*** Block opens ***
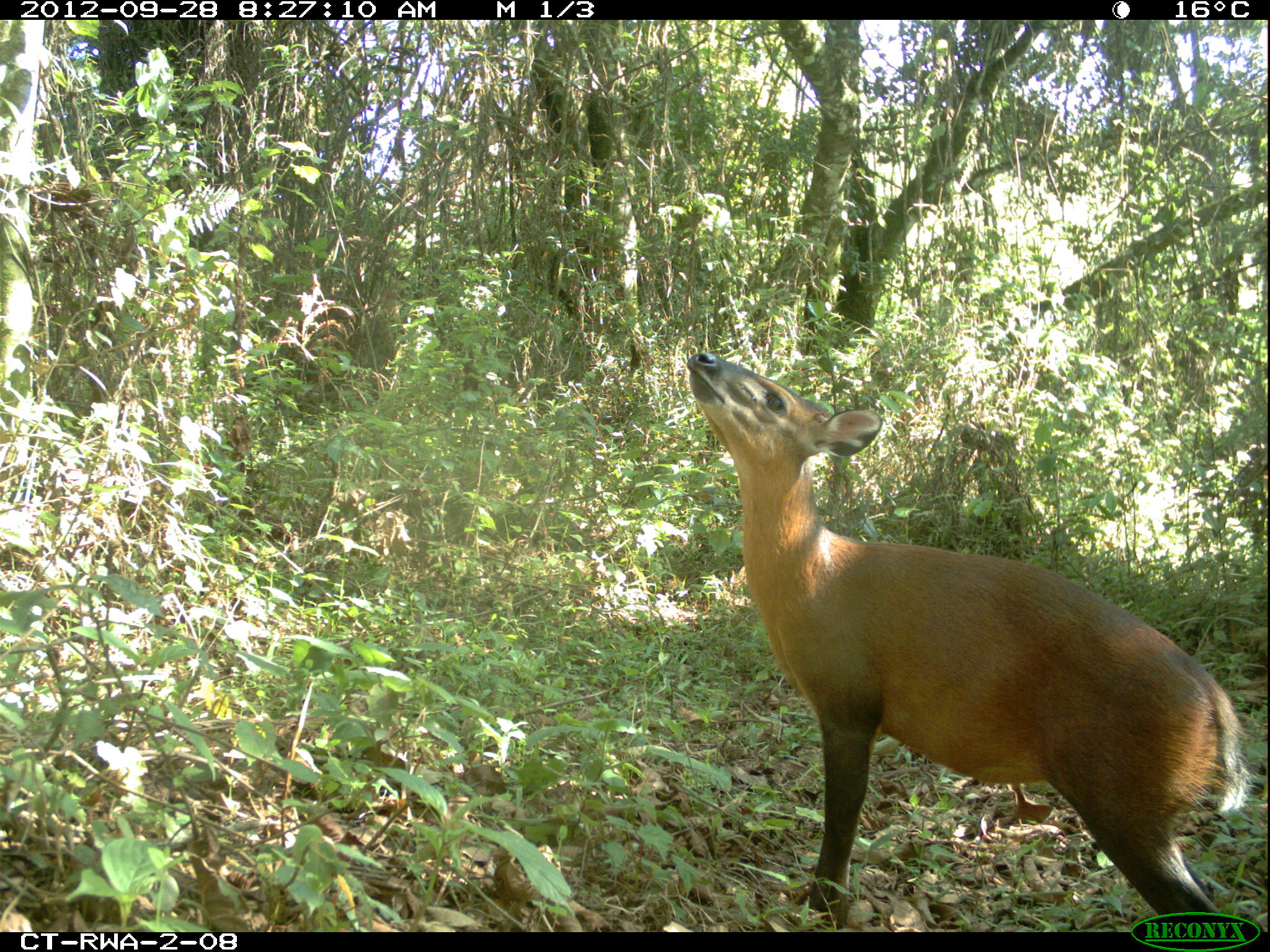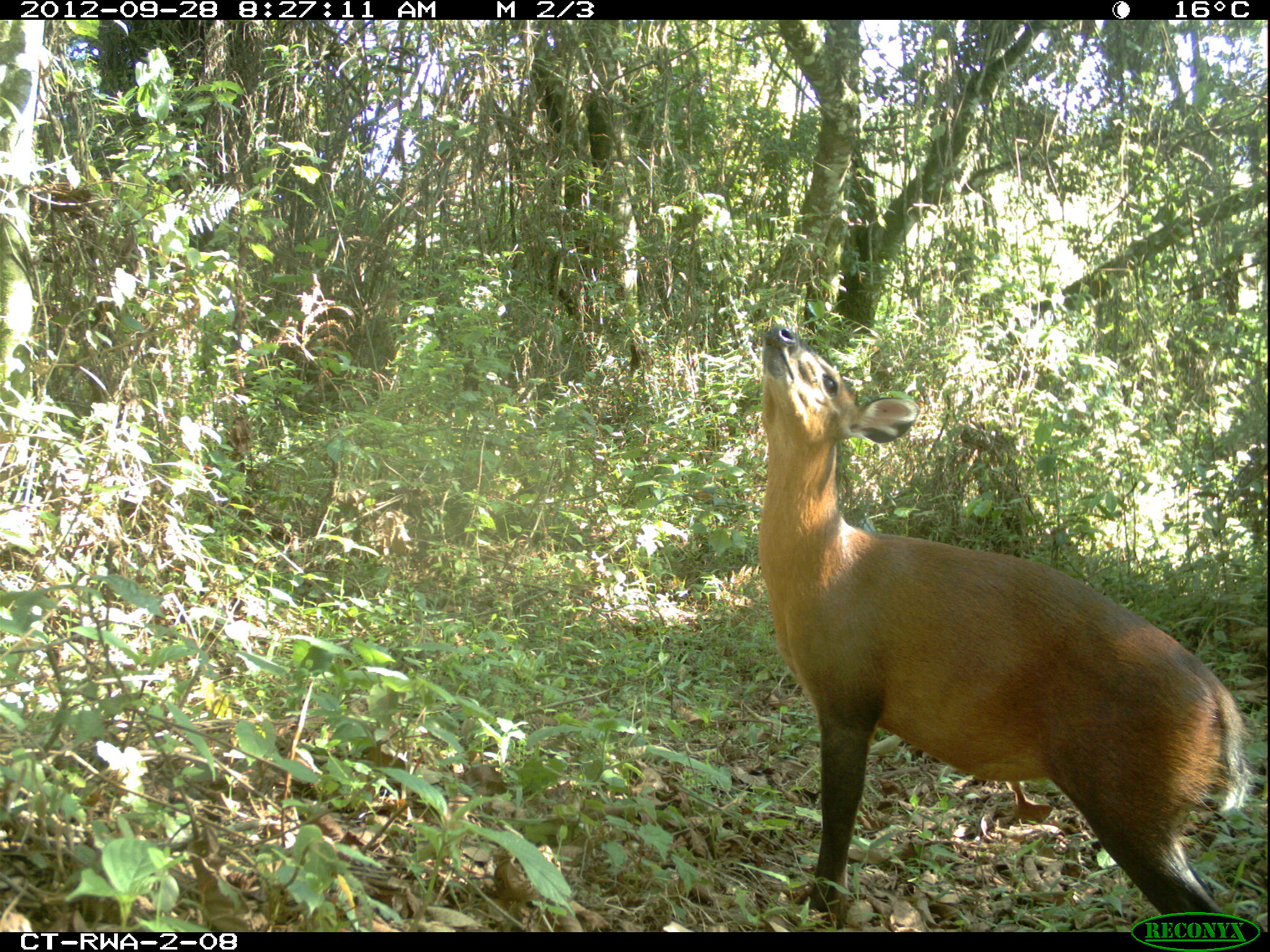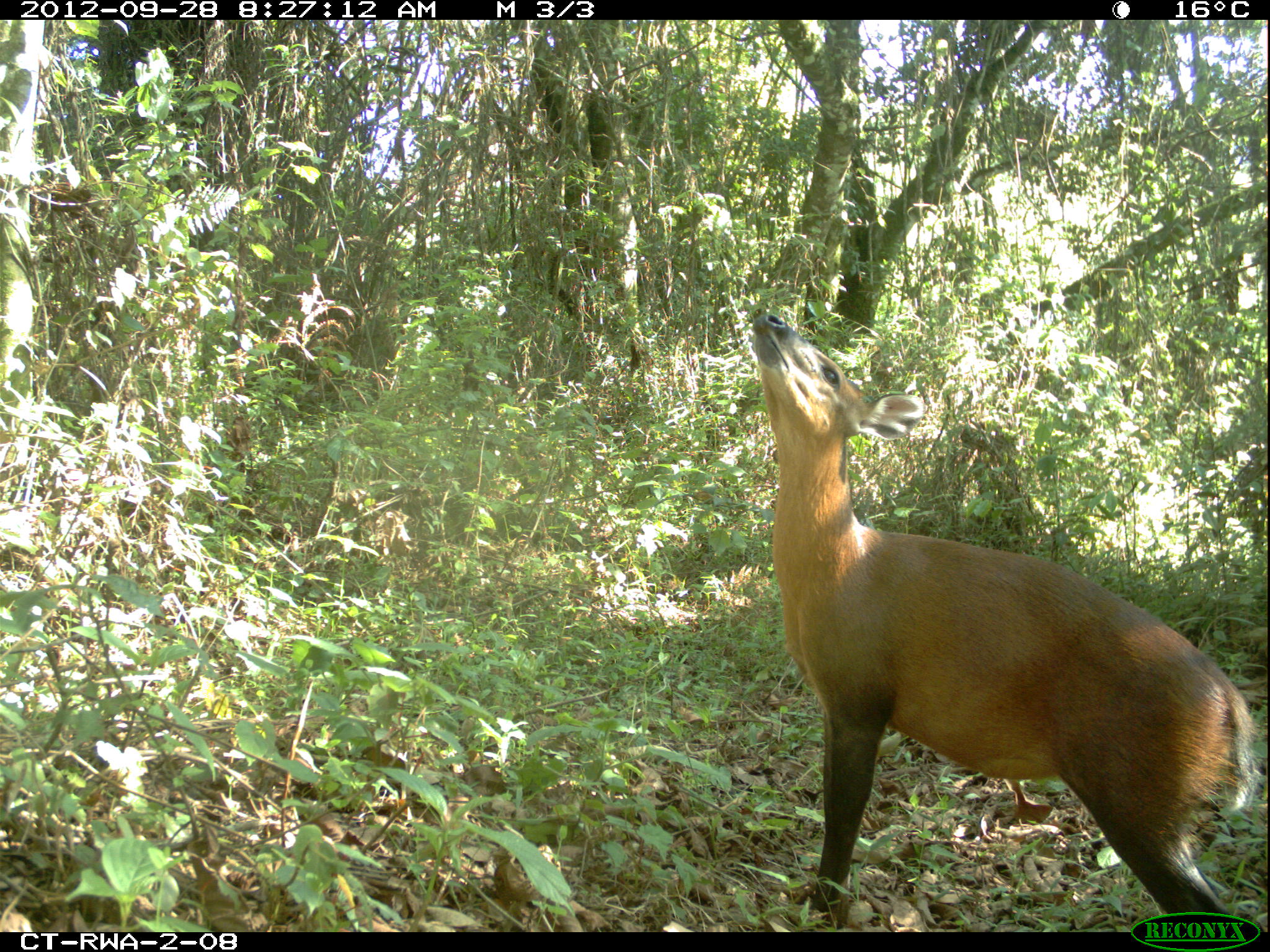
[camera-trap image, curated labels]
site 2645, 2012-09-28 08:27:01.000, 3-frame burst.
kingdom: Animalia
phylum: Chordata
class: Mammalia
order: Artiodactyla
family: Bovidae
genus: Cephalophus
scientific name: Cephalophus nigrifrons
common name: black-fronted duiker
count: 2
*** Block closes ***
*** Block opens ***
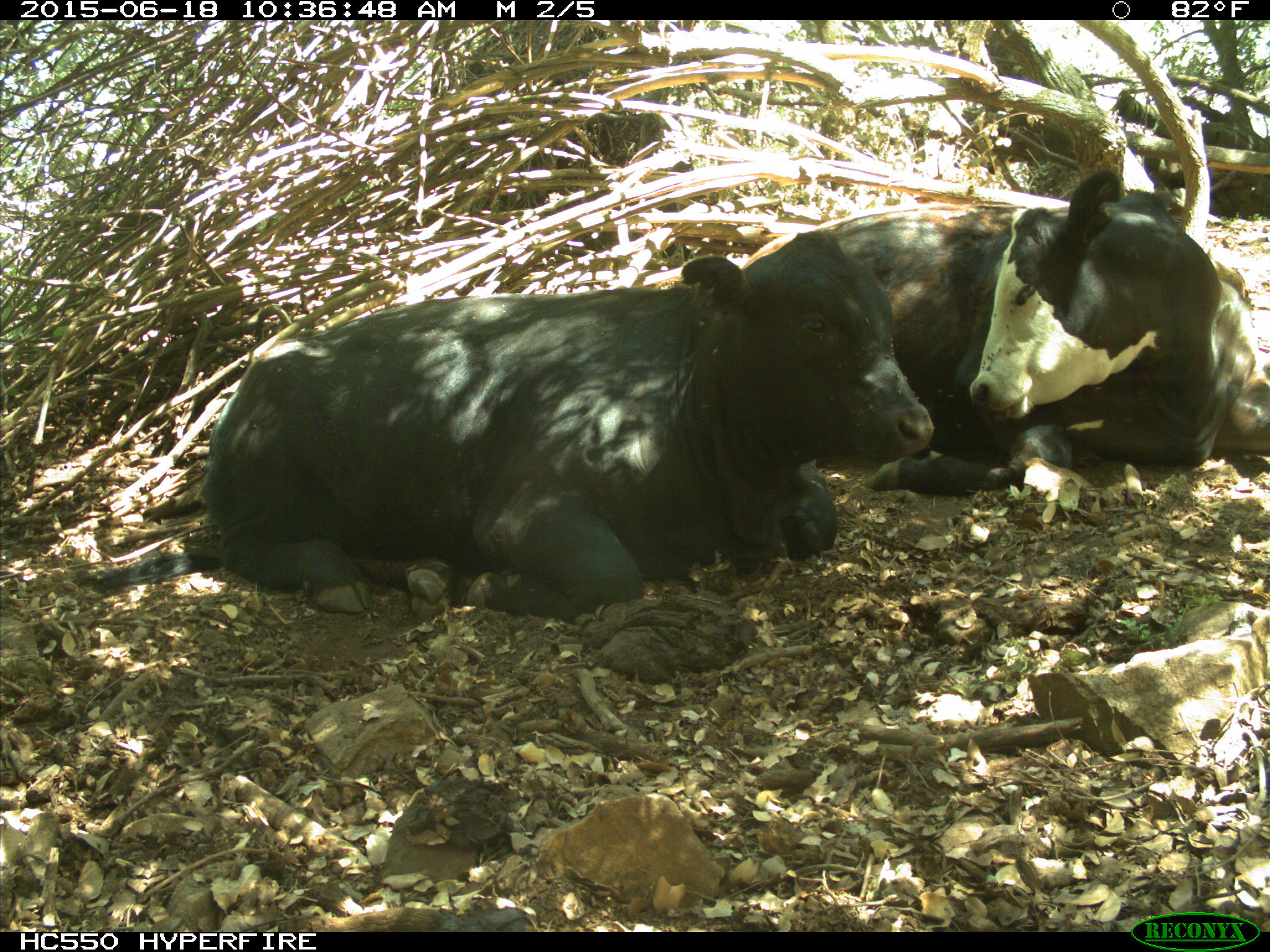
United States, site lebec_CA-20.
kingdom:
*** Block closes ***
*** Block opens ***
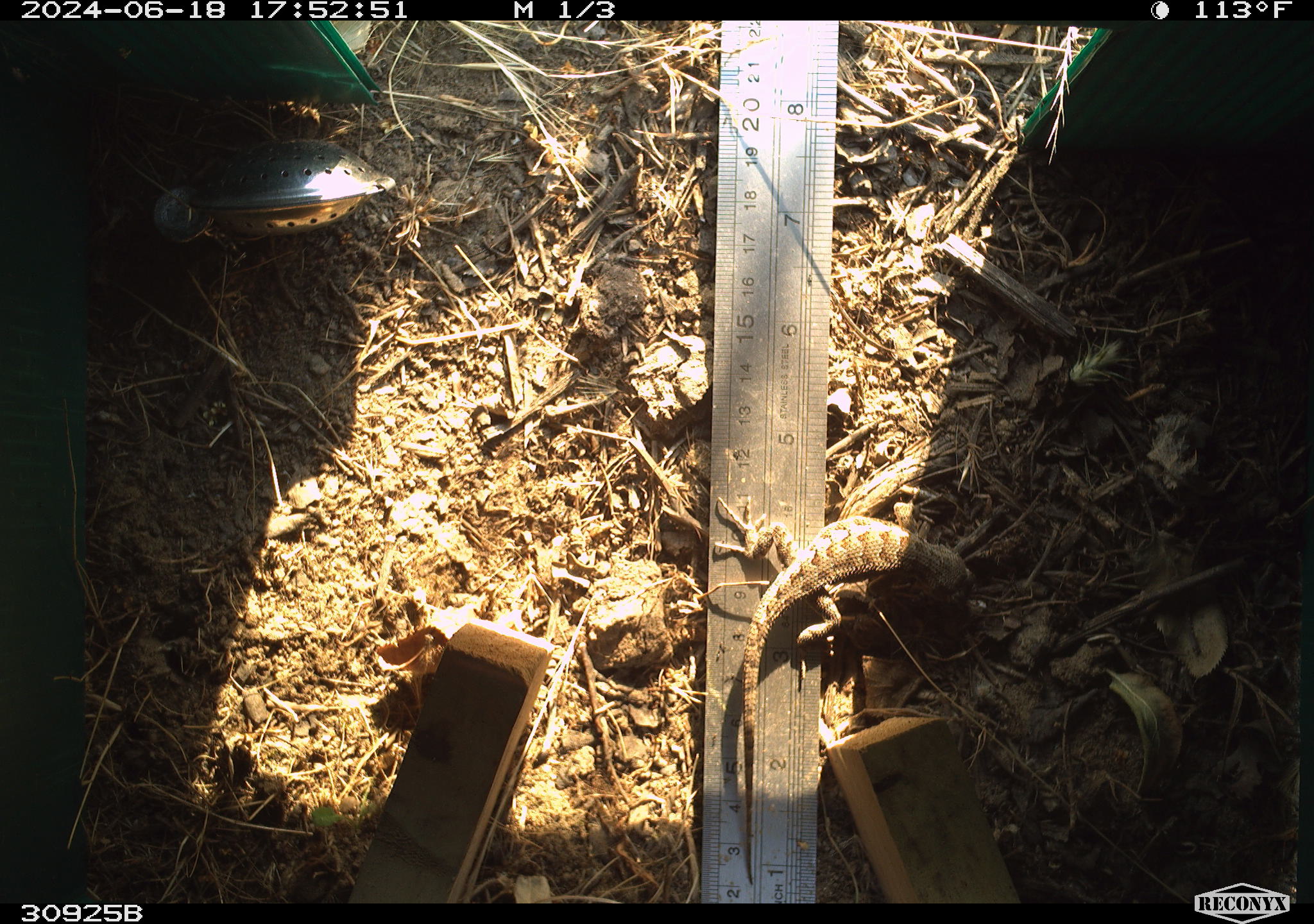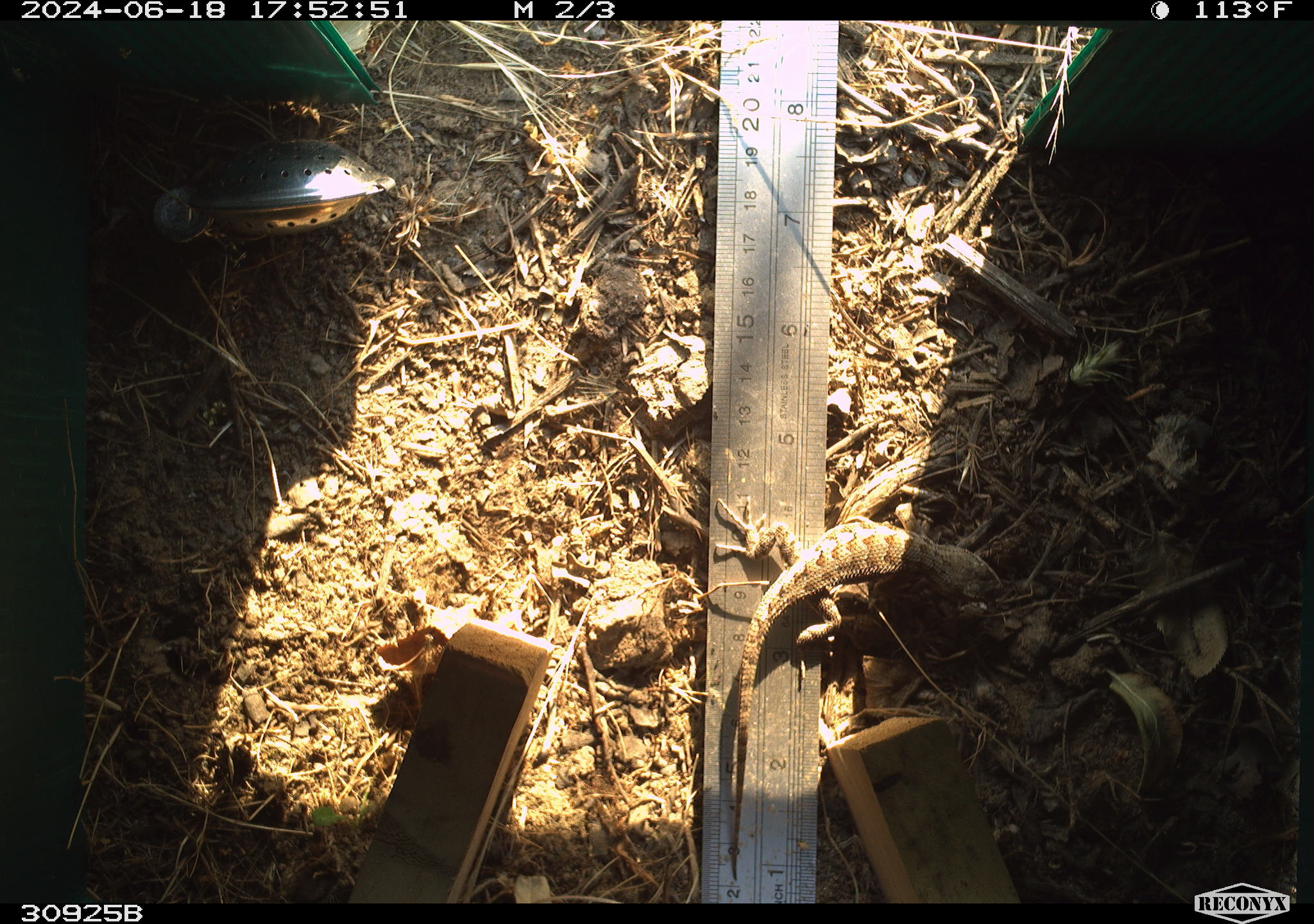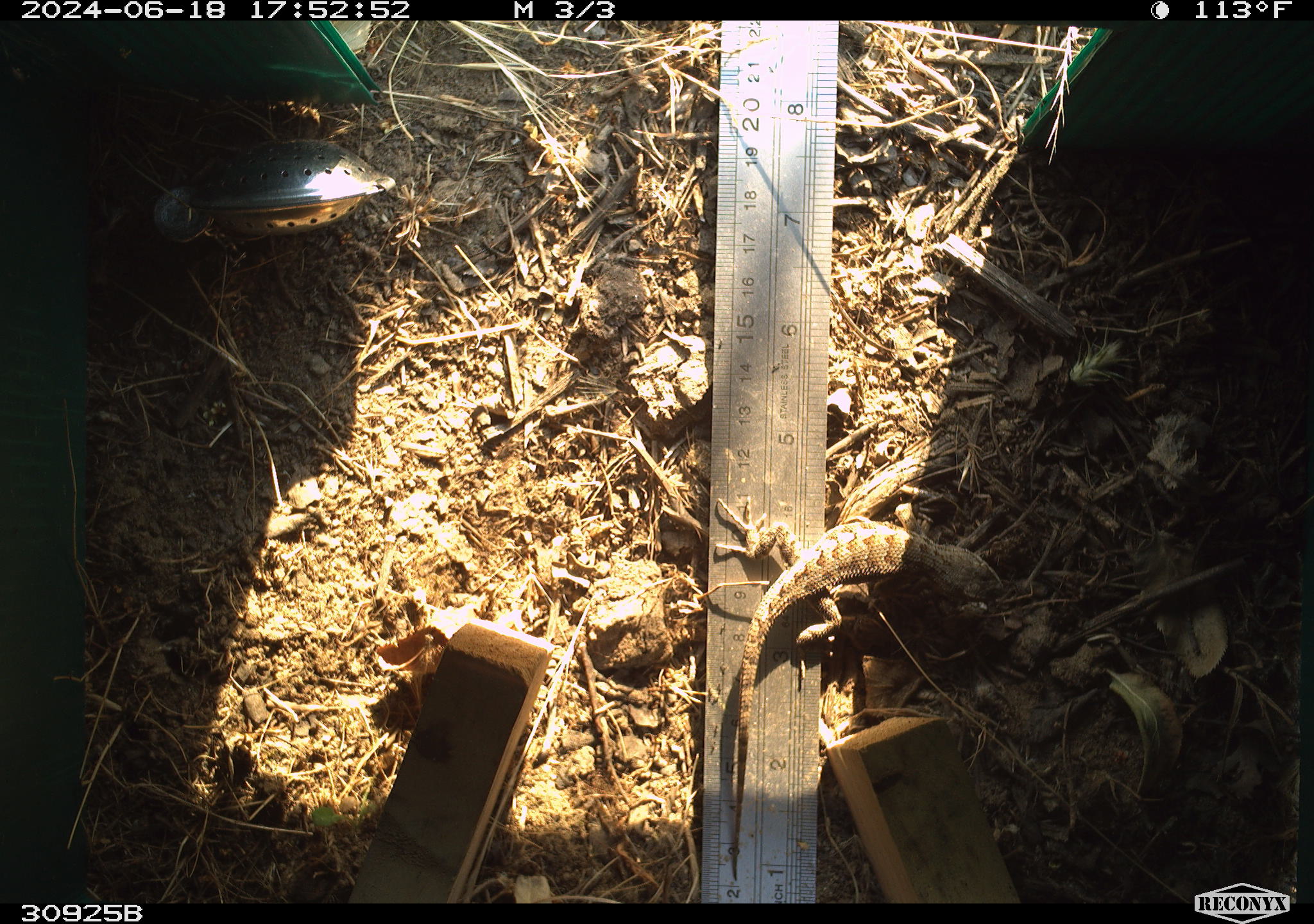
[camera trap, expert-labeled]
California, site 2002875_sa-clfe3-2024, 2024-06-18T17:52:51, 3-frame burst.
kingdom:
*** Block closes ***
■ **Assignment**
What lines of the data include the word "burst"? Copy each of them.

■ **Solution for this problem**
site 2645, 2012-09-28 08:27:01.000, 3-frame burst.
California, site 2002875_sa-clfe3-2024, 2024-06-18T17:52:51, 3-frame burst.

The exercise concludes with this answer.